Combining sorting and pagination in an API?

Benjamin Hall

One of my upcoming tasks is going to be enabling pagination on a particular set of REST(ish) API endpoints. The issues are:

This particular set of endpoints feeds into a spreadsheet/table display with sortable columns. And the pagination should respect the sort order (so if you're sorting by date and load more, it should grab the next X by date).
Some of the things we sort by are synthetic columns which are combinations of things returned from these endpoints and also from other endpoints.
None of the things are exactly in a state where we can let the database do the pagination directly (ie feeding in the limit/offset into the query), since the domain model is relatively complex and pieces are inferred from combinations of database-stored values.

This does have the simplifying factor that I'm in control of both sides of the API and there aren't 3rd-party integrators.

So the question becomes: anyone have experience with such things? Anything particular that you hate when working with a paginated API? Anything that makes life much easier?

Using express/Node.js as the API server, with PHP/JS and native (Swift/Kotlin) consumers, if that matters.

dkf

@Benjamin-Hall said in Combining sorting and pagination in an API?:

None of the things are exactly in a state where we can let the database do the pagination directly (ie feeding in the limit/offset into the query), since the domain model is relatively complex and pieces are inferred from combinations of database-stored values.

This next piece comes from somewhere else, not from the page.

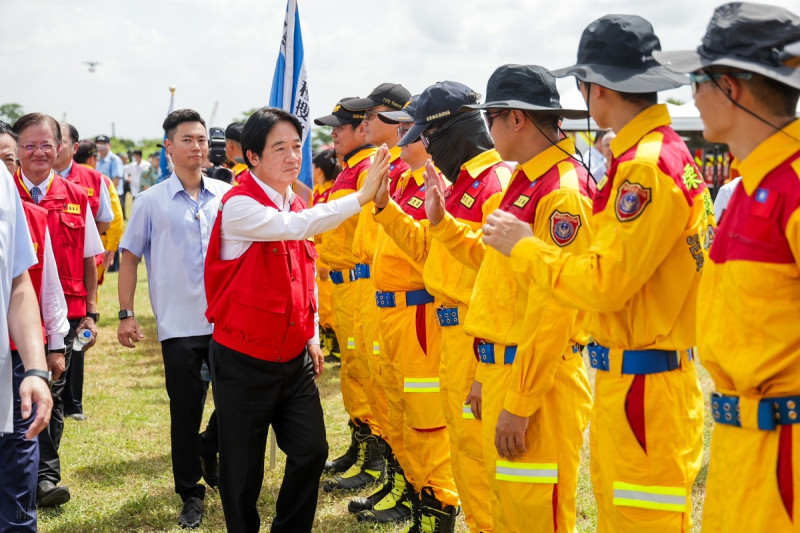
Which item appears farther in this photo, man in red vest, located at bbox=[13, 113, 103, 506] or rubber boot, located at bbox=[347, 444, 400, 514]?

That's horrible. If you've got some kind of weird filtering and sorting going on then the only real option you've got is to hold the complete filtered, sorted collection somewhere (probably attached to the server-side session state) and computing that will make it expensive to do the common case of just wanting the first page of the collection.

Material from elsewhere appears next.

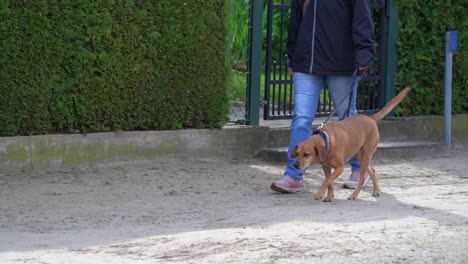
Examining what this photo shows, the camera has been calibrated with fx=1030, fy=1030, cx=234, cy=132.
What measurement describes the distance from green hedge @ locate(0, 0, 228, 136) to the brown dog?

Or you could do the approach used by a former colleague which was to just return a randomly sorted set each time, with filtering then applied. It took ages for people to realize that that's what he'd done.

Jaime

@Benjamin-Hall said in Combining sorting and pagination in an API?:

Anything particular that you hate when working with a paginated API

I hate the ideas of pagination, sorting, and data sets that change fairly rapidly all coming together.

The only way to make them work well, is to keep full snapshots on the server side and navigate through the previously materialized data. That's potentially very abusive to server resources and sometimes creates as many problems as it solves. Sometimes you can get the snappy UI you want by simply chunking the data to the client asynchronously and letting the client deal with paging.

PleegWat

@dkf said in Combining sorting and pagination in an API?:

That's horrible. If you've got some kind of weird filtering and sorting going on then the only real option you've got is to hold the complete filtered, sorted collection somewhere (probably attached to the server-side session state) and computing that will make it expensive to do the common case of just wanting the first page of the collection.

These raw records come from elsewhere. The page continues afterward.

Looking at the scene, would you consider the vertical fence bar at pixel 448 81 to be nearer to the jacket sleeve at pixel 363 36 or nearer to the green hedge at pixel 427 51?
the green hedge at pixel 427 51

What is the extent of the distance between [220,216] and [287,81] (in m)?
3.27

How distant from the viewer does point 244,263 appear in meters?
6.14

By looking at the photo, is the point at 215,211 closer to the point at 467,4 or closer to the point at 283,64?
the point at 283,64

Page 3 only needs to be cheap if it gets used a lot. If 99.999% of requests are for the first page only you can probably get away with a topN algorithm.

Benjamin Hall

@dkf said in Combining sorting and pagination in an API?:

@Benjamin-Hall said in Combining sorting and pagination in an API?:

None of the things are exactly in a state where we can let the database do the pagination directly (ie feeding in the limit/offset into the query), since the domain model is relatively complex and pieces are inferred from combinations of database-stored values.

That's horrible. If you've got some kind of weird filtering and sorting going on then the only real option you've got is to hold the complete filtered, sorted collection somewhere (probably attached to the server-side session state) and computing that will make it expensive to do the common case of just wanting the first page of the collection.

Or you could do the approach used by a former colleague which was to just return a randomly sorted set each time, with filtering then applied. It took ages for people to realize that that's what he'd done.

Currently what we're doing (which works ok for the very small data sets we have, but will not work well later) is

Return the entire set, sorted by whatever order the index pulls out of the database for the "top level" object. This is usually the primary key, but since there are joins in the "main" query, I've seen some cases where it's not exactly that.
Then do the sorting client side and fake the pagination (basically only showing results 1-N without actually querying for anything more).

dkf

@Benjamin-Hall That has one huge advantage: it actually works.

Getting good performance (once you're not just pulling everything to the client) basically requires that you move all filtering and sorting to the database and have the right indices set up. There's no real way to get it right otherwise. (Yes, that makes inserts and updates potentially somewhat expensive.)

Tsaukpaetra

@Benjamin-Hall said in Combining sorting and pagination in an API?:

Some of the things we sort by are synthetic columns which are combinations of things returned from these endpoints and also from other endpoints.

😱

Yikes

Tsaukpaetra

But to answer the question: yeah the easiest way is to materialize the whole shebang (maybe with caching) but if you're doing it across multiple sources there's no good way about it.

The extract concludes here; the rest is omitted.